One thing to note when installing the GPU version, though: Tensorflow requires a GPU card with 3.5 or higher computing power by default. If you have a GPU with 3.0 computing power (fairly common), then the default installation will have problems. This is done by compiling and installing from the source code, and by setting the computational power option parameter to 3.0 at compile time. Currently the GPU provided by Amazon Cloud is still 3.0, so to install Tensorflow on Amazon you have to compile and install from the source code. Tensorflow supports multiple GPUs, but the corresponding code has to be modified because the assignment of tasks has to be programmed. We compared the speed of Tensorflow running on a 32-core CPU with a single GPU machine for comparison. GPU machines are about 4 times faster than 32-core CPU machines.
How did you persevere in research and introduce the results into software innovation over the years?
It takes a lot of enthusiasm to consistently bring academic results into software innovation over many years.

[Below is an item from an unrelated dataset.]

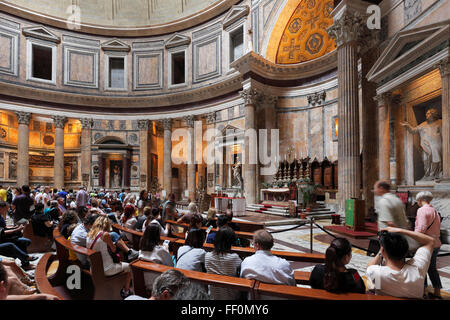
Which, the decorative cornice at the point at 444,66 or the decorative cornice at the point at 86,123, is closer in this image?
the decorative cornice at the point at 444,66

I have always maintained an interest in academic research, especially on issues related to practical applications, with the aim of incorporating breakthrough research into the development of new products. For example, I was awarded an academic sabbatical in 2006, which gave me several months of free research, and it was during this time that I invented the Caesar (CAESAR) algorithm, which improved the efficiency of 3D molecular structure simulation by a factor of ten or more and is widely used as a core module for drug molecule design in drug discovery by major pharmaceutical companies. He has been with Sun Yat-sen University since 2008, and in addition to giving distance lectures to graduate students in China, he also returns to China once or twice a year to lecture and supervise graduate students' projects.
Another success story: the WEGA (Gaussian Weights for Comparison of 3D Geometric Shapes) algorithm.

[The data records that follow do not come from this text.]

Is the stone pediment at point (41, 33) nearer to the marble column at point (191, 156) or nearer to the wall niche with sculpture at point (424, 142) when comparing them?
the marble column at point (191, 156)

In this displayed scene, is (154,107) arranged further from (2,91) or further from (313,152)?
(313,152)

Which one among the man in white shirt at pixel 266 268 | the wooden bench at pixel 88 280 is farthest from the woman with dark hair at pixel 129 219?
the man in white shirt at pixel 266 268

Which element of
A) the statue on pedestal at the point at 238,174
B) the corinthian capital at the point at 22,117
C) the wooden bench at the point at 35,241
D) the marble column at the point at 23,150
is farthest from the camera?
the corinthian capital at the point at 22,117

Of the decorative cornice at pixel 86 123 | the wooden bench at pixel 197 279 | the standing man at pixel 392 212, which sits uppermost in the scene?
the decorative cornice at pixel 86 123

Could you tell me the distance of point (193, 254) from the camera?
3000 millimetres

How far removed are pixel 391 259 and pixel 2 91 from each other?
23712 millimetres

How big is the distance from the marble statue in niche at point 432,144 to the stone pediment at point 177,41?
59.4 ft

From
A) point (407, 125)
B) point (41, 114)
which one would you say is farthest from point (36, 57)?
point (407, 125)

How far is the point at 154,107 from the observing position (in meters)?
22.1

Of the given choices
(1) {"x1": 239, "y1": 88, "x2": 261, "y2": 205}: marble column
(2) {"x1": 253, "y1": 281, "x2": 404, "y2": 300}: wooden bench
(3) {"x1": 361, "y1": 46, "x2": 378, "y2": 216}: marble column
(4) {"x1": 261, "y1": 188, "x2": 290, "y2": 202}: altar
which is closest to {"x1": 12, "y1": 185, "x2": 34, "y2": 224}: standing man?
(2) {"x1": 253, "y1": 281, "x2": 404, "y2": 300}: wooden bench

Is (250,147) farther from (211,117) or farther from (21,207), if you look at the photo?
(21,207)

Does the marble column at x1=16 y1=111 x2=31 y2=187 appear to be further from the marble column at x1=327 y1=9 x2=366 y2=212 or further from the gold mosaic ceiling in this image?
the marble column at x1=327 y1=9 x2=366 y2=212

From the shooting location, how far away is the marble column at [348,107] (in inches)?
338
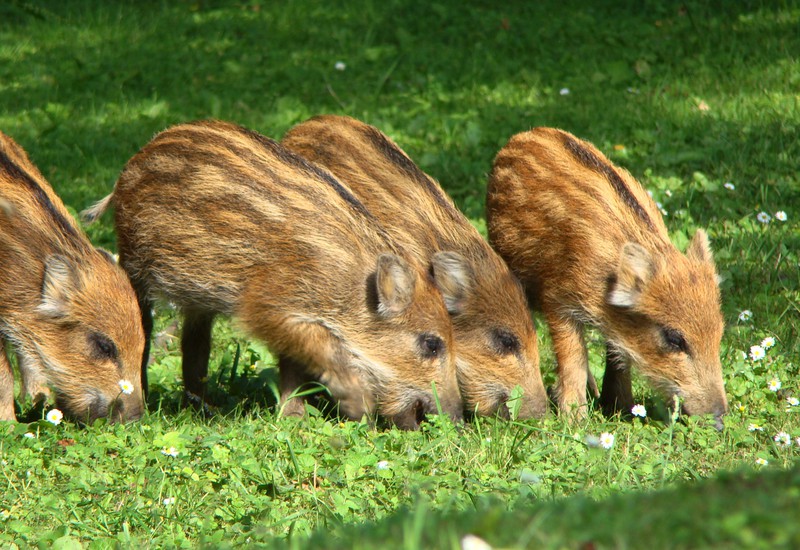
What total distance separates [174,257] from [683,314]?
255cm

Industrial applications: computer-aided design of drug molecules Problem pain point: the comparison of three dimensional billions of molecular shapes in an ultra-large molecular library is computationally huge and time-consuming. Collaborative research: a research group has been formed in collaboration with the School of Pharmacy of Sun Yat-sen University, including the PhD director and his students. Solution: in three steps: 1) new algorithms, 2) GPU acceleration, and 3) massive parallelism of GPU clusters.
Research results.
1) Algorithm-wise, a WEGA (Gaussian weighting) algorithm for comparing molecular 3D shapes is proposed, which greatly improves the computational accuracy while retaining computational simplicity and high efficiency. 2) Guided CUHK PhD students to develop GWEGA using GPU acceleration, which enables a single GPU to improve acceleration by nearly 100 times. 3 ) Using the GPU cluster of Guangzhou Supercomputing Center to realize large-scale GPU parallelism, we have ported the 3D structure retrieval of terabyte-scale ultra-large molecular libraries to the GPU cluster, and achieved 100 million times/second virtual screening of high-throughput drug molecules, which is nearly two orders of magnitude faster than international competitors. We applied for Chinese and international patents for this achievement.
Difficulty: the difficulty of this project is GPU programming. The bar for GPU programming is high, especially to achieve high efficiency, especially to achieve nearly 100x acceleration, which requires demanding programming skills. For this reason, Wai offers a special GPU programming class for Middle Eastern graduate students to get them started quickly and then gain a deep understanding of the GPU architecture, discussing key areas with them, analyzing and optimizing each line of code line by line, and pushing efficiency to the limit. This process not only nurtures the student, but also allows the puzzle to be solved.
You can, but it's more of a hassle because you don't know how to categorize it, for audio it's perfectly fine, time and frequency make up a two-dimensional image.